So in a couple of days I feel like I am finally ready, as ready as I will be to step up and do something I have spent countless hours preparing to do.
When I reflect, I see how much time, money and effort I have put into this Bikepacking/self supported racing thing, and now its time to make it happen.
I do not have the luxuries that some of you do. I cannot simply pick up and go. I have Children to consider, and I really had to go into full planner mode to make it so my 10 year old could be taken care of and get to school and back while I am gone for a week maybe more. I am after all a single dad...
Admittedly, emotionally, once again I have been given what seemed an insurmountable challenge. The changes at work, affected me physically and deeply brought back some deep harbored feelings of rejection that I thought I had shook.
It felt as if a fatal wound had been re opened and for a moment there I thought for sure, I was lost. Finally ready to run away to some Mountain Town and claim my life as an Perpetual Earth walker.
You name it, in the past 1 and a half months it has happened to me. Job loss, emotional pain, car stolen, mortgage issues, etc, etc...
One right after the other, often on top of each other, creating a perfect storm of disastrous life changing events. I wont even go into the details.
All the while, I was at work, crawling under trailers, in hot attics, up and down ladders, etc, etc, 12 hour days almost every single work day.
But, I persevered.
Like a warrior should.
I remember about a year ago someone teased my warrior ethos, but they just don't get it. That is my philosophy on life. I believe if I still existed in a tribe of my people I would be on a pony defending my clan.
I have no wars to fight, so I go out and create feats for myself.
I literally have spent the past 4 days sharpening my sword.
My sword being my bike.
I have spent the past four days, picking out my battle regalia. Going through every piece with a fine tooth combed, making easy decisions.
I call them easy because the job is simple. I will eat, I will ride, and I will sleep. That's it. That right there helped me prioritize the amount of gear that I REALLY NEED for a 4 day adventure. I am on a mission.
My goal is simple. I don't even have a mileage goal any longer. I want to ride, all day, till a little past dark, then get up at daylight and do it again. That's it. However far I go is however far I go, I will stop and smell the roses and I will not ignore any naps under trees. That is of course till I reach Dalton...What happens at Dalton? Well, you will just have to see.
While I ride from one side of the Great State of Georgia to the other, I am on a battle to conquer my own mental weakness. I can pedal that far. I can pedal that long. I got the strength in my body, and the ability. BUT, mentally I am a P****Y.
I am being hard on myself, but that is the truth. That is where the true war will be, in my HEAD. Every time I have given up, its been because of it and its horrible advice.
So, its time. It's time to make all my hard work and testing pay off.
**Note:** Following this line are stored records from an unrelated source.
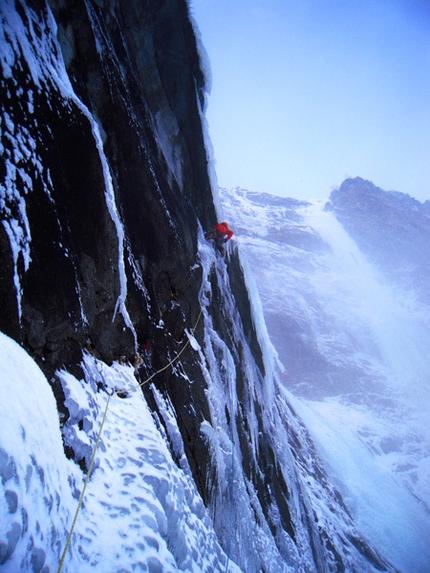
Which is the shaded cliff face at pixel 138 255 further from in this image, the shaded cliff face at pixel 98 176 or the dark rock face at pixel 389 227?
the dark rock face at pixel 389 227

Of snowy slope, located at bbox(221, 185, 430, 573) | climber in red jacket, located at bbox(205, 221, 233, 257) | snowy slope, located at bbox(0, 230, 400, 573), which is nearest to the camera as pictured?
snowy slope, located at bbox(0, 230, 400, 573)

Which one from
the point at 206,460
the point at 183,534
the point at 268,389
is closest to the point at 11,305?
the point at 183,534

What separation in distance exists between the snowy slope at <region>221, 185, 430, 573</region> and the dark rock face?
13.2 feet

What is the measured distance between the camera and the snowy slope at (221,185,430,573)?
2828 cm

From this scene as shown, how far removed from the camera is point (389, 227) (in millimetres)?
101375

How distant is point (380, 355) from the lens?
6088 cm

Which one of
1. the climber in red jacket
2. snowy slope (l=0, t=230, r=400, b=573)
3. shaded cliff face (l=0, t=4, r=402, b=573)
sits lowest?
snowy slope (l=0, t=230, r=400, b=573)

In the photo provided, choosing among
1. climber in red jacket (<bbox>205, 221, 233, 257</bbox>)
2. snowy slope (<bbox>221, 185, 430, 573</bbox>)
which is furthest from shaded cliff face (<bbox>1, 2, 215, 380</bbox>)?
snowy slope (<bbox>221, 185, 430, 573</bbox>)

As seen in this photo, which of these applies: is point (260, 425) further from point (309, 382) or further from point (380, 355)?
point (380, 355)

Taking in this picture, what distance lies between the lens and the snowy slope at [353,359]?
28281 mm

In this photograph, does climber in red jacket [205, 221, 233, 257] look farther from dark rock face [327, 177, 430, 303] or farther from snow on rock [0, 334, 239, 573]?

See you other brave souls on the start line.
Have your stuff together. Its going to be a blast. I will find a way to enjoy every single lesson that the creator will teach me on this journey.
Even though I pedal through them mountains alone, I have not made it to the line alone.
There are so many people who have helped me along the way. When I reflect I have some beautiful spirits in my life and I dedicate this ride to all who have helped me reach the level I am at, I could not have done it alone.
I hope through my self imposed challenges and adventures that I share That I have brought some inspiration to some of you. That through me you see hope and you see in all my crazy feats a glimmer that with desire and drive you can do so much.
Its been one hell of a journey folks and its far from over.
Stick around will ya,
take care,
Laters,
The NaKeD InDiaN
1 comment:
Good luck, dude. Have fun... that's what its all about.